After reading Personism, I was left with a lot of questions. O’Hara covered a lot of topic and ideas in “Personism: A Manifesto” and I thought that some of his words were very unique and almost radical. “Nobody should experience anything they don’t need to, if they don’t need poetry bully for them.”  I don’t think I’ve ever heard anyone say this before and I seems even more absurd because a poet/writer is the one saying it.  In school, even if you didn’t like poetry, you would have to read and analyze what’s assigned.  Usually teachers say that you should read at least one or two poems even if you don’t enjoy the experience.  Of course no one likes to learn about and read poetry this way so I agree with O’Hara in that poems should not be “force fed”.  After a paragraph on this topic, he continues to explain Personism (creating more questions in the process).

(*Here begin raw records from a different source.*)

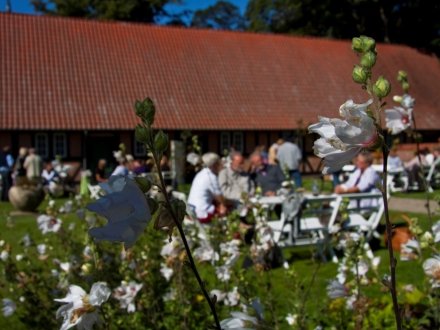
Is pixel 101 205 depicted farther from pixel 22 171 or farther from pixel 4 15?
pixel 4 15

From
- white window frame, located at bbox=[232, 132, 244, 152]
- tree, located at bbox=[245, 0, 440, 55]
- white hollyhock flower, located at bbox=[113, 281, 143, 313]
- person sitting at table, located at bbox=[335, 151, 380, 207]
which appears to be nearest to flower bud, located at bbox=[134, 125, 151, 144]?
white hollyhock flower, located at bbox=[113, 281, 143, 313]

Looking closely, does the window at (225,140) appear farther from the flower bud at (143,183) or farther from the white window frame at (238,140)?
the flower bud at (143,183)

When Frank O’Hara describes Personism, he says, “one of its minimal aspects is to address itself to one person (other than the poet himself), thus evoking overtones of love without destroying love’s life-giving vulgarity, and sustaining the poet’s feelings towards the poem while preventing love from distracting him into feeling about the person…”  I’m not quite sure I fully understand his explanation but I think I get the gist of it.  In Personism, a poem is written to another person so that a connection is made for emotions like love to travel from the poet to the reader, but not so much that the emotions distract the poet from the actual poem.  It’s extremely strange to me and it seems like a Personism poem needs the perfect balance of love, but not too much.

He called it an “abstract removal” to almost “true abstraction.”  If abstraction in poetry is the personal removal of the poet, it makes Personism even more confusing.  If the poet was to address the poem to another person, the poet’s voice and intent should still be seen in the poem.  So how is Personism almost “true abstraction”?

“While I was writing it I was realizing that if I wanted to I could use the telephone instead of writing the poem, and so Personism was born.” Why should a poem have to be completely thought out and meticulously planned?  We talked about this a little in class and I think this reading will create more ideas if we discussed it again.  How is a telephone conversion different from a poem?  Can a telephone conversation be written as a poem?

“Poetry being quicker and surer than prose, it is only just that poetry finish literature off.” You can tell he follows his own rules and writes what he feels like writing.  Reading this manifesto was extremely refreshing.